# Middle-aged



## leonv07

Salut,

Pourriez-vous me dire s'il existe une expression en français pour cette étape de la vie: c'est une personne qui n'est ni trop jeune pour être un ado ni trop âgée pour être un vieux, c'est le juste milieu (a middle-aged person). 

Merci bien,

Leonel


----------



## geostan

un homme d'un certain âge
un homme entre deux âges


----------



## Nicomon

Je suis plutôt portée à dire... 

Une personne ou Un adulte *d'âge moyen  *


----------



## geostan

Votre expression me semble calquée de l'anglais.


----------



## Cath.S.

geostan said:


> Votre expression me semble calquée de l'anglais.


Cette expression est simplement commune aux deux langues, personne n'a « copié ».


----------



## viera

Oui, elle est commune aux deux langues en Amérique du Nord !

En France, elle veut dire "average age" et s'utilise souvent dans un contexte de statistiques.

Exemple : L'âge moyen du premier rapport sexuel n'a pas beaucoup varié au cours de ces dix dernières années.


----------



## Cath.S.

_Âge moyen_ correspond souvent aussi à_*middle* age_, qui est utilisé aussi bien en BE qu'en AE.

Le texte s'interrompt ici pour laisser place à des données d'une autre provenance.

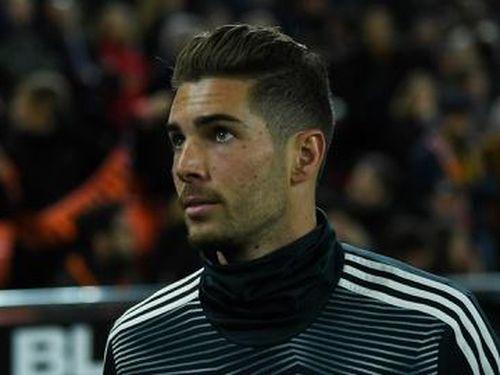 Con trai Zidane lâm cảnh thất nghiệp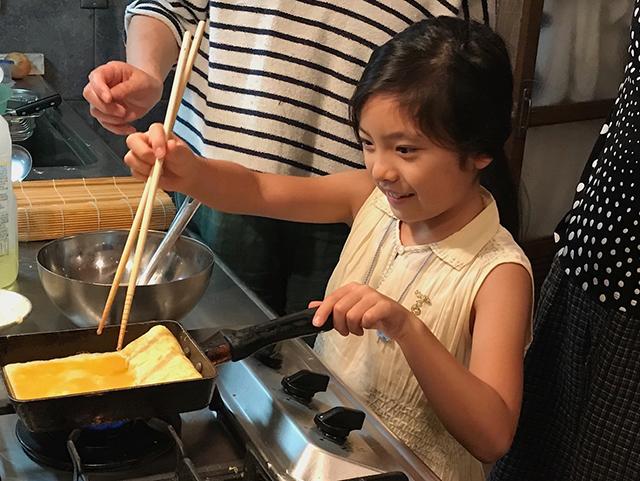 料理を手伝う娘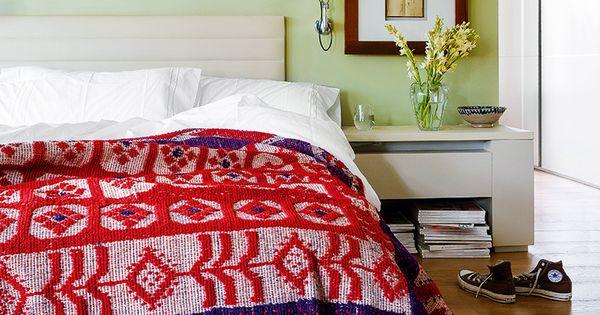 Una casa en madrid alfombras marroqu es el dormitorio y cabecero - Muebles marroquies en madrid ...
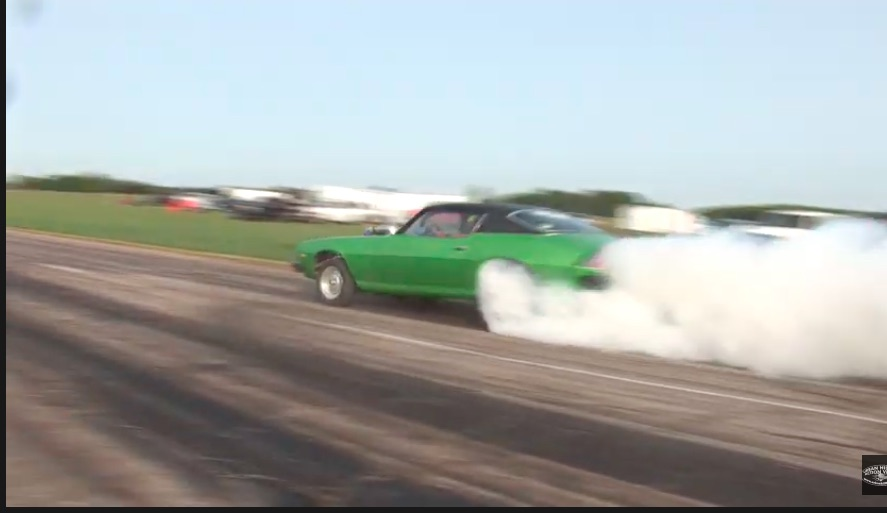 Simple, Awesome, and Fun: Watch These Hot Rods Hammer Down An Old Kansas Air Strip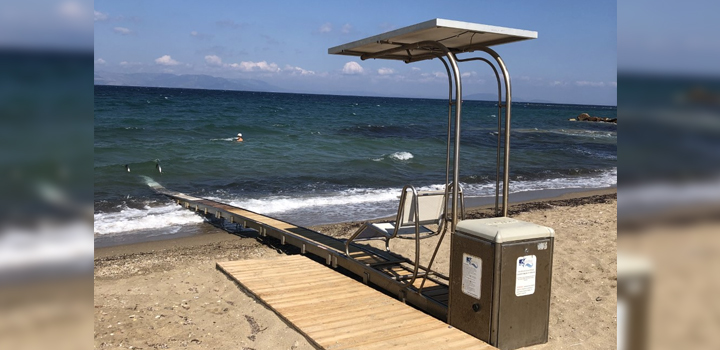 Επίστρεψε η ράμπα κολύμβησης Seatrack στην παραλία της Νέας Μάκρης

Voici quelques uns des nombreux exemples trouvés sur des sites_ français_ :

Chez les hommes d'âge moyen, le sevrage tabagique s'accompagne d'une réduction du risque d'AVC
Source

Les mesures de réduction et d'aménagement du temps de travail interviennent dans une période où les salariés d'âge moyen ou élevé
Source

Un homme d'âge moyen (entre 30 et 40 ans) : Il est forcément marié mais a laissé sa femme à la ville
Source

etc.


----------



## Cath.S.

Le terme _âge moyen_ est très vague, la jeunesse et la viellesse étant des notions relatives dès que l'on sort des extrêmes, tout le monde s'accordant pour dire que quinze ans, c'est jeune et quatre-vingts, c'est vieux.


----------



## cap_diamant

Ma curiosité a été piquée. Le Grand dictionnaire terminologique donne "âge mûr" (nom) pour "middle age"  et "entre deux âges" (adjectif) pour "middle-aged".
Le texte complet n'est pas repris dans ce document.